** Assignment **
All entries below must be output word for word, and the pictures left behind.

Stored data:
▬▬▬
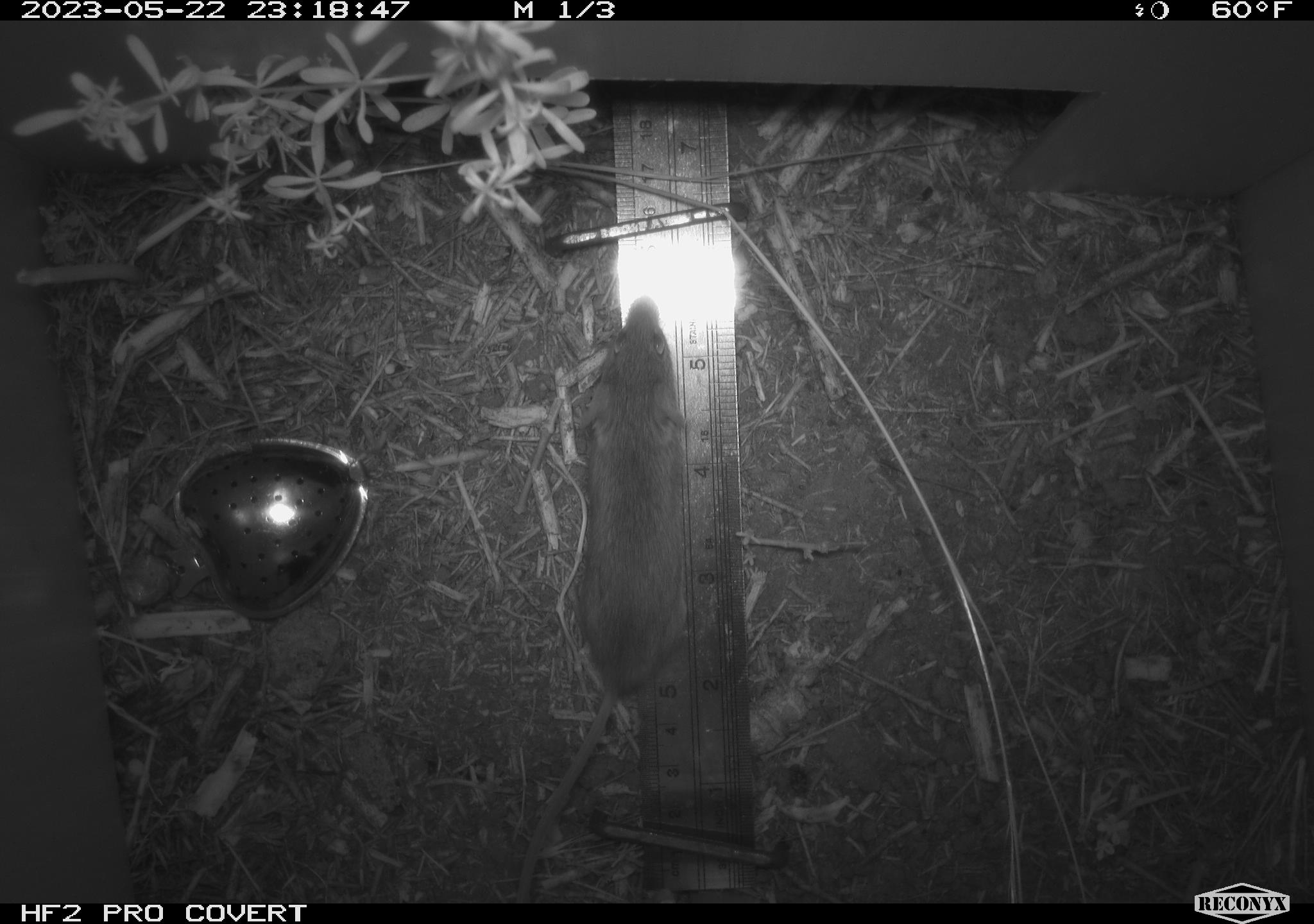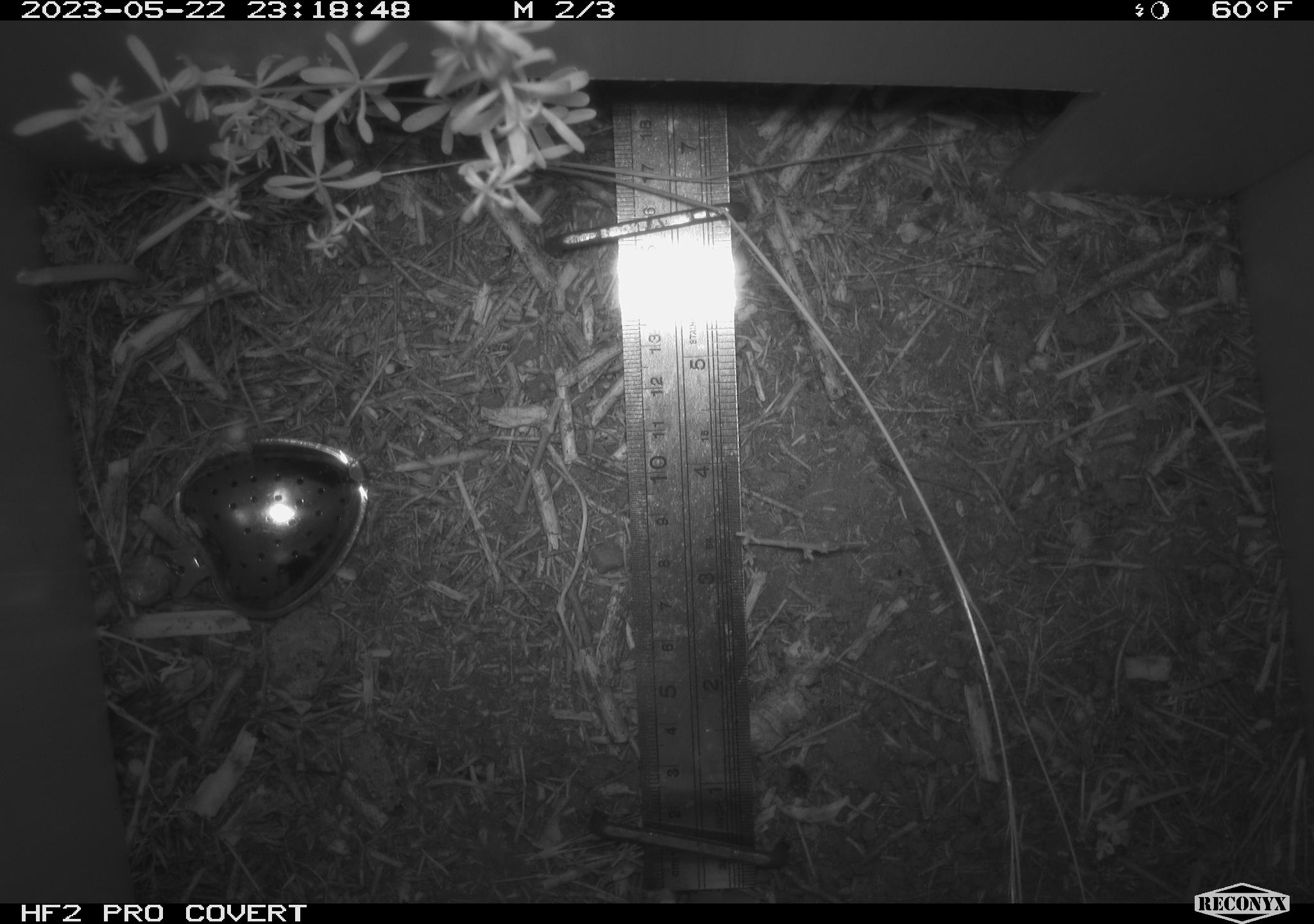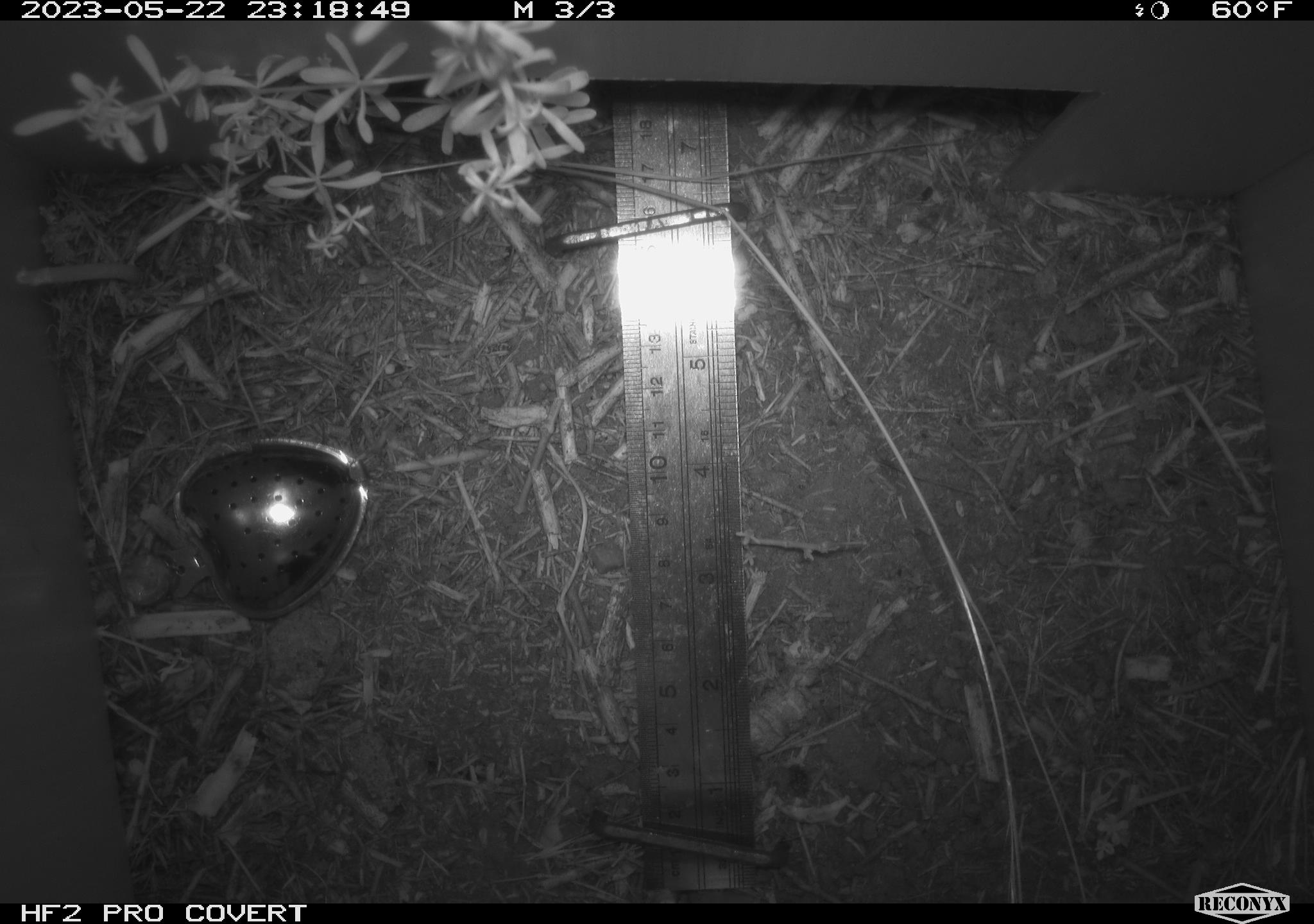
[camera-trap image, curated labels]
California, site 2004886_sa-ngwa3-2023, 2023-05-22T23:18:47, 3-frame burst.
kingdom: Animalia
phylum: Chordata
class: Mammalia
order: Rodentia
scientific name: Rodentia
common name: mouse species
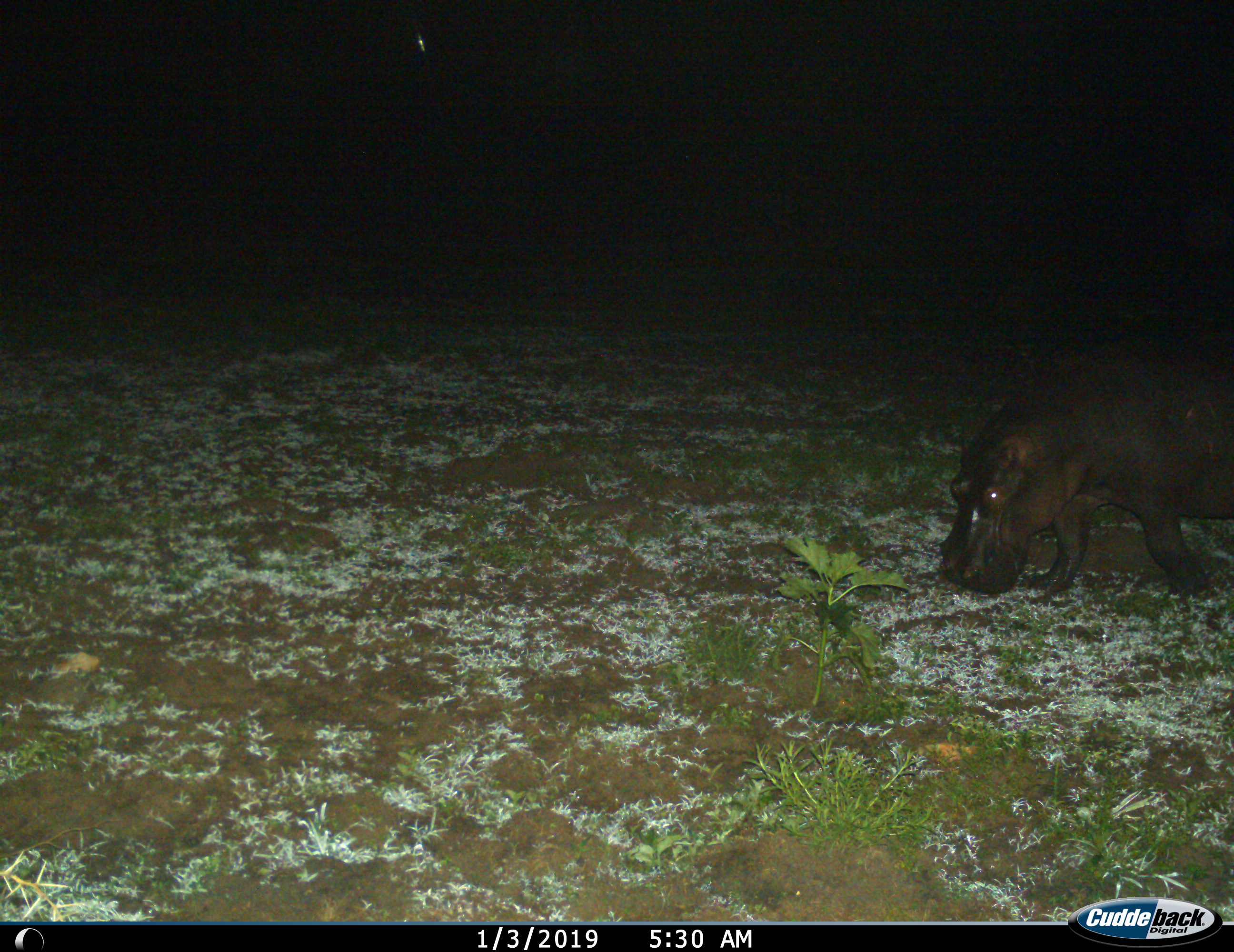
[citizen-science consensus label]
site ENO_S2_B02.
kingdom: Animalia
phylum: Chordata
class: Mammalia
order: Artiodactyla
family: Hippopotamidae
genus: Hippopotamus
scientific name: Hippopotamus amphibius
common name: hippopotamus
Hippopotamus (Hippopotamus amphibius), count 1. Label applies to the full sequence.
▬▬▬
** Solution to the problem **
[camera-trap image, curated labels]
California, site 2004886_sa-ngwa3-2023, 2023-05-22T23:18:47, 3-frame burst.
kingdom: Animalia
phylum: Chordata
class: Mammalia
order: Rodentia
scientific name: Rodentia
common name: mouse species
[citizen-science consensus label]
site ENO_S2_B02.
kingdom: Animalia
phylum: Chordata
class: Mammalia
order: Artiodactyla
family: Hippopotamidae
genus: Hippopotamus
scientific name: Hippopotamus amphibius
common name: hippopotamus
Hippopotamus (Hippopotamus amphibius), count 1. Label applies to the full sequence.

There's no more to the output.